> [Problems to work on]:
[A] Repeat the part of the abstract on the individual health insurance mandate that begins with "Second (Part III), because" and stops after "under current doctrine.".
[B] In the abstract on the individual health insurance mandate, which justice proposed an alternative to the substantial effects doctrine in a concurring opinion?
[C] State whether each statement agrees with the abstract on the individual health insurance mandate, and give a yes or no for each with the deciding words of the abstract quoted exactly: (i) The author critiques the individual mandate on originalist grounds. (ii) The substantial effects doctrine has been grounded in the Necessary and Proper Clause from its inception. (iii) Considered apart from the regulatory requirement, the penalty is a tax under current doctrine.

> [Page excerpt]:
══════════

Commandeering the People: Why the Individual Health Insurance Mandate is Unconstitutional
Randy E. Barnett
Georgetown University Law Center
September 21, 2010
NYU Journal of Law & Liberty, Vol. 5, 2010
Georgetown Public Law Research Paper No. 10-58
The “Patient Protection and Affordable Care Act” includes what is called an “individual responsibility requirement” or mandate that all persons buy health insurance from a private company and a separate “penalty” enforcing this requirement. In this paper, I do not critique the individual mandate on originalist grounds. Instead, I explain why the individual mandate is unconstitutional under the existing doctrine by which the Supreme Court construes the Commerce and Necessary and Proper Clauses and the tax power. There are three principal claims.
First (Part II), since the New Deal, the Supreme Court has developed a doctrine allowing the regulation of wholly intrastate activity: the substantial effects doctrine. Although commonly conceived as a Commerce Clause doctrine, from its inception this doctrine has been grounded in the Necessary and Proper Clause. In the 1990s, the Supreme Court developed a judicially administrable test for whether it is “necessary” for Congress to reach intrastate activity that substantially affects interstate commerce: the distinction between economic and noneconomic intrastate activity. Because the individual mandate fails to satisfy the requirements of this test as understood under existing doctrine, it exceeds the power granted to Congress by the Commerce and Necessary and Proper Clauses as currently construed by the Supreme Court. The mandate also fails to satisfy an alternative to the substantial effects doctrine that was proposed by Justice Scalia in a concurring opinion.
Second (Part III), because the “individual responsibility requirement” purports to be a regulation of commerce and cannot possibly be construed as a tax, it is not justified under the tax power of Congress; and, if the “requirement” or mandate is an unconstitutional regulation, there is nothing for the “penalty” to enforce. Neither is the penalty, considered apart from the regulatory requirement, a tax under current doctrine.

══════════

> [Information given]:
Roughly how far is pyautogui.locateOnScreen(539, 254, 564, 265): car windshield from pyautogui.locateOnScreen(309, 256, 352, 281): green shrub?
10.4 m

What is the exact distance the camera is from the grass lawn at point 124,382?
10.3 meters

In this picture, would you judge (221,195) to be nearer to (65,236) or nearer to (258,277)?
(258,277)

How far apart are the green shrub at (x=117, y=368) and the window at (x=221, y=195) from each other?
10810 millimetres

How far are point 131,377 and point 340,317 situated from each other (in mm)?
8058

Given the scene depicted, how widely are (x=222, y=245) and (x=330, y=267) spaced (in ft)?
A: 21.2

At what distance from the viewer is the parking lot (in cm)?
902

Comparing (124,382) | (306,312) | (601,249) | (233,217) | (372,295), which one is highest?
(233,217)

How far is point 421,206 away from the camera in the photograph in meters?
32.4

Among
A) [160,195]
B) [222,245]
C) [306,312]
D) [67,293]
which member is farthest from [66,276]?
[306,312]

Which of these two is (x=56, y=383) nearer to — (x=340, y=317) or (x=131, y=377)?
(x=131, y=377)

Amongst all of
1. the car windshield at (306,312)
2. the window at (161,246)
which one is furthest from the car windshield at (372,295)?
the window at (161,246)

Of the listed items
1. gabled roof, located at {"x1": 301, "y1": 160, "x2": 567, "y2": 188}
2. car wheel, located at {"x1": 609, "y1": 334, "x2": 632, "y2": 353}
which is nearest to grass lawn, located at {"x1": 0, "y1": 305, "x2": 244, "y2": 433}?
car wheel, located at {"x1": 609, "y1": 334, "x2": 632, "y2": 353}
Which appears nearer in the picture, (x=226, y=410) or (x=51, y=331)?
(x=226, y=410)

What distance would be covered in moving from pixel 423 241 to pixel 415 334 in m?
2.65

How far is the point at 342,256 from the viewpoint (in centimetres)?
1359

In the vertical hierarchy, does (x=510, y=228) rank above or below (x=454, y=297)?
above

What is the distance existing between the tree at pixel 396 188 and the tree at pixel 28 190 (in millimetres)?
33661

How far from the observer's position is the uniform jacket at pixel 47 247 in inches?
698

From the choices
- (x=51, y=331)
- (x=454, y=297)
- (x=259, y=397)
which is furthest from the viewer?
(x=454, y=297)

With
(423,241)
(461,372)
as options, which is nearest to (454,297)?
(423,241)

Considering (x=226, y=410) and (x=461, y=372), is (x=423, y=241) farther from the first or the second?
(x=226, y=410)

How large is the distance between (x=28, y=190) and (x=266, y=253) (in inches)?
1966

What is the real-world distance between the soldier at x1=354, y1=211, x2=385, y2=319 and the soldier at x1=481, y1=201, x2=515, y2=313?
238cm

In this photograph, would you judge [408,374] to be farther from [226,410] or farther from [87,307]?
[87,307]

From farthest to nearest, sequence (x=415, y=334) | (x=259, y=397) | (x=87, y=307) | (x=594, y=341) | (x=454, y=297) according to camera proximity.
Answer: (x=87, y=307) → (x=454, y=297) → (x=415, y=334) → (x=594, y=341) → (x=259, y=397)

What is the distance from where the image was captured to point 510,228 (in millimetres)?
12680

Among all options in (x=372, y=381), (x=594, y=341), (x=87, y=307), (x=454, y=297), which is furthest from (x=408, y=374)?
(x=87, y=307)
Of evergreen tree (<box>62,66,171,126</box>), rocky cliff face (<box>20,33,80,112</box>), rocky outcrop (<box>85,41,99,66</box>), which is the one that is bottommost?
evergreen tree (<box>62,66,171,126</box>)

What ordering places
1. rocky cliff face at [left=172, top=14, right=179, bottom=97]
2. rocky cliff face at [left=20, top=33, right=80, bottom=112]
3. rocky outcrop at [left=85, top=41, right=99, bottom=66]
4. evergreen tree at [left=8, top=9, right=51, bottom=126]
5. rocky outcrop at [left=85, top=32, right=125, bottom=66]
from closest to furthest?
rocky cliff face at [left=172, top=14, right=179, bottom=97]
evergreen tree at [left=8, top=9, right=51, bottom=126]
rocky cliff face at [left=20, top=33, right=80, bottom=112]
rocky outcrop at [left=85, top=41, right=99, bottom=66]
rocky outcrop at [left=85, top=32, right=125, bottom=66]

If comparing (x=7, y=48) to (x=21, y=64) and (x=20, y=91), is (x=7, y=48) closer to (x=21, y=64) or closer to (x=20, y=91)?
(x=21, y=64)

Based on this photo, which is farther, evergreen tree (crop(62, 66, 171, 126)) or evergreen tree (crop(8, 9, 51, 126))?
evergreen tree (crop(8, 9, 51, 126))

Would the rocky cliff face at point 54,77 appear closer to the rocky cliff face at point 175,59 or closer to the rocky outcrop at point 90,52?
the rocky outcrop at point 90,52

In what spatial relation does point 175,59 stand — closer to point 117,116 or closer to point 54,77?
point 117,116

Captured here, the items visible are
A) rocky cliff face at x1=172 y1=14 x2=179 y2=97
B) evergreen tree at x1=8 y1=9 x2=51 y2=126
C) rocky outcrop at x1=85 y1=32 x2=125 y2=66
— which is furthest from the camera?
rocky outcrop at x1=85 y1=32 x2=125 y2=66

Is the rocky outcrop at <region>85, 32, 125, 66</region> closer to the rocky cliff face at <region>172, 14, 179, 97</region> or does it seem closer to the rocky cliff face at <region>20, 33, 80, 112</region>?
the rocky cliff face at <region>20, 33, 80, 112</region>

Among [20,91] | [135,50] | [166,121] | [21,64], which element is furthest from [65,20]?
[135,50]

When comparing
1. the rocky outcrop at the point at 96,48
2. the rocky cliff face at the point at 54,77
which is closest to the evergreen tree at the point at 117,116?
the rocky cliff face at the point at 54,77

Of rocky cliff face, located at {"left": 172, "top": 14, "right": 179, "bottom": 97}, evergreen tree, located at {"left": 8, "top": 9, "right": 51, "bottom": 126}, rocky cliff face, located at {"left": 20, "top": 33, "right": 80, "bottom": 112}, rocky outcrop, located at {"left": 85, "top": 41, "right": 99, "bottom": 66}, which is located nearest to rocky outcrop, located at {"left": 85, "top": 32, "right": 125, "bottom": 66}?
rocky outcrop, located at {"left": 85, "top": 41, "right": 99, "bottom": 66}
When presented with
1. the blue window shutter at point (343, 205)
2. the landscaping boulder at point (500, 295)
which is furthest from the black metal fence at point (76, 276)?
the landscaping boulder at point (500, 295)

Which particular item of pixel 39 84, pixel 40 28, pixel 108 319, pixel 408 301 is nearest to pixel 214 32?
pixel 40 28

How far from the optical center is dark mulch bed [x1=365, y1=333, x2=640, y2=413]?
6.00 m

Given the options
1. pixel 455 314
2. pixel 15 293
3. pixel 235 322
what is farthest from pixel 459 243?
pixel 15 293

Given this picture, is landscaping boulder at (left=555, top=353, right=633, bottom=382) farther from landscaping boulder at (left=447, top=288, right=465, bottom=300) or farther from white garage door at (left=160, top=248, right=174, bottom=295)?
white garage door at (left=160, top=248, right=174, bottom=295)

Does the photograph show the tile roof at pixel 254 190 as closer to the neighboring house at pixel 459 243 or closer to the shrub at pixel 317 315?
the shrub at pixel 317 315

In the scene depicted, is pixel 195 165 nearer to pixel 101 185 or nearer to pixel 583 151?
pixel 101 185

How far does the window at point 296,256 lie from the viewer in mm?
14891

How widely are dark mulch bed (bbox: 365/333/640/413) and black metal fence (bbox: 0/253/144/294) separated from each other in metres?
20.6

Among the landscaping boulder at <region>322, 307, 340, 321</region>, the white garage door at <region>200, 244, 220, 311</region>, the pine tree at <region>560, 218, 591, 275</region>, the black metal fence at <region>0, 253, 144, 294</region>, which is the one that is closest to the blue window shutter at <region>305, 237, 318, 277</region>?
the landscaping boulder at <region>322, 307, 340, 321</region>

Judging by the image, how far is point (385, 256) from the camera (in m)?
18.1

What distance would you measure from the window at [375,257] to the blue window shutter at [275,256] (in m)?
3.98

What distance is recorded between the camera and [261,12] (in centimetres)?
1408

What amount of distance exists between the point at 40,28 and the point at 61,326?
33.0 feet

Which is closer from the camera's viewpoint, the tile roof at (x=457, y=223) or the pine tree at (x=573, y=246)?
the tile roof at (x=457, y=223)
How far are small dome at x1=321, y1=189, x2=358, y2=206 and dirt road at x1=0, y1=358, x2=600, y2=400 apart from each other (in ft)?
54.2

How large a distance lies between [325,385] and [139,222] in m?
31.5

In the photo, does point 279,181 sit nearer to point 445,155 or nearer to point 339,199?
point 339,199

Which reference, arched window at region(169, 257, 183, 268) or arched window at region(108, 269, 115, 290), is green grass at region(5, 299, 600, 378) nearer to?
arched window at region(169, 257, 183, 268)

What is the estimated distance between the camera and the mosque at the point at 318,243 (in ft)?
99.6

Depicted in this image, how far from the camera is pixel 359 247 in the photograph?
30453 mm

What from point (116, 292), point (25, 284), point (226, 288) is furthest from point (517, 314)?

══════════

> [Outputs in order]:
[A]
Second (Part III), because the “individual responsibility requirement” purports to be a regulation of commerce and cannot possibly be construed as a tax, it is not justified under the tax power of Congress; and, if the “requirement” or mandate is an unconstitutional regulation, there is nothing for the “penalty” to enforce. Neither is the penalty, considered apart from the regulatory requirement, a tax under current doctrine.

[B] Justice Scalia proposed it.

[C]
(i) No: "In this paper, I do not critique the individual mandate on originalist grounds."
(ii) Yes: "from its inception this doctrine has been grounded in the Necessary and Proper Clause."
(iii) No: "Neither is the penalty, considered apart from the regulatory requirement, a tax under current doctrine."